Michaels Reisetagebuch: Hawaii-Neuseeland-Kanada - Wolkenkratzer und Wasserfälle

Wolkenkratzer und Wasserfälle

Im Land des schimmernden Wassers: Kanadas Provinz Ontario hält, was ihr alter irokesischer Name verspricht. Ein Trip von Toronto zum atemberaubenden Naturschauspiel von Niagara

Welcome in Ontario, Sir! Der freundliche Willkommens-Gruß bei der Passkontrolle am Airport von Toronto. Der lebensfreudigen Hauptstadt von Ontario, Kanadas zweitgrößter Provinz. Unendlich erscheinende 1,1 Millionen Quadratkilometer groß. "Ontario" ist das irokesische Wort für "schimmerndes Wasser". Und dieses sprudelt, zischt und schimmert, als hätte es sich aus einem Füllhorn ergossen. 250.000 Seen machen Ontario zum größten Süßwasserbecken der Welt.


Am Ufer des Lake Ontario ragen Torontos Wolkenkratzer zwischen grünen Parks in den Himmel. Toronto ist mit 4,5 Millionen zwar größte Stadt Kanadas, doch nicht die Hauptstadt von Ontario. Dieses Privileg darf das um ein Viertel kleinere Ottawa für sich in Anspruch nehmen.

Toronto: Eine saubere, kosmopolitische Metropole. Ein ethnisches Mosaik aus mehr als achtzig Nationalitäten. "Die multikulturellste Stadt der Welt", schwärmt Armin H. Schroecker, der aus dem Salzburger Lungau stammende General Manager des noblen Hilton Toronto. Wir checken ein - und eine gewisse Paris Hilton, aus Klatschspalten bekannt, flötet gerade "Bye-Bye".

Toronto liebt Superlative. Mit der größten Ladendichte Nordamerikas ein Shopping-Paradies auf Schritt und Tritt. Falls das Wetter einen Streich spielt, tauchen Shopping-Süchtige in den Untergrund von Downtown ab. Unterirdisch erstrecken sich in einem 27-Kilometer-Labyrinth Geschäfte und Restaurants.
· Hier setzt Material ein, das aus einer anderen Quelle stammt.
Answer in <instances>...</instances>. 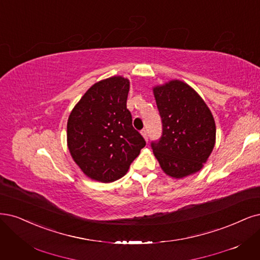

Zu ebener Erde ist der 553,33 Meter große CN Tower, als Kanadas Weltwunder gepriesen, ein unübersehbarer 'Wegweiser'. Auf luftigen 346 Metern Höhe lässt es sich im Drehrestaurant vorzüglich speisen, Schwindelfreie genießen den atemberaubenden Blick auf die Stadt. Wie Winzlinge wirken selbst Wolkenkratzer aus dieser Vogelperspektive.

Toronto - eine Stadt der Lebensqualität und der Kultur. Die vorgelagerten Toronto Islands, nach nur sieben Minuten Fahrzeit mit der Fähre zu erreichen, sind ein grünes Erholungsparadies. Für Kultur-Freaks ist das Royal Ontario Museum ein absolutes Muss, so wie für Eishockey-Fans die berühmte Hall of Fame. Freunde des Lord of the Rings können Mister Frodo & Co auf der Musicalbühne begegnen. Ein Kassenschlager.

Zurück zum Wasser. 130 Kilometer von Toronto entfernt, wartet ein Naturwunder: Die Niagara Fälle! Der den Eriesee und den Ontariosee verbindende Niagara River stürzt an der Staatsgrenze zwischen Kanada und den USA 57 Meter in die Tiefe. 168.000 Kubikmeter pro Minute! Horseshoe, Hufeisen, heißt der kanadische Teil der Niagara Falls. Mit Regenmantel geschützt, sucht man mit der Touristen-Barkasse Maid of the Mist Tuchfühlung. Die sprühende Gischt zischt ins Gesicht. Wem das Glück hold ist, der erlebt einen Regenbogen. Der verspricht der Fama nach Glück für das ganze Leben.

Die Niagara-Region zählt zu den schönsten Regionen Kanadas. In der Kleinstadt Niagara-on-the-Lake wohnt das Christkind. Im kitschigen Laden Just Christmas putzt Tracy dem Weihnachtsmann jeden Tag den Staub von der Nase und schreibt mit Kreide die aktuelle Wartezeit bis Weihnachten auf eine Tafel: "100 Days till Christmas".

Edle Weine wachsen in Niagara. Im Weingut Inniskillin kredenzt der 1969 aus Lilienfeld gekommene Karl Kaiser seinen Eiswein. Als Icewine Maker hat er in Kanada sein Glück gefunden. So wie viele Deutsche und Österreicher.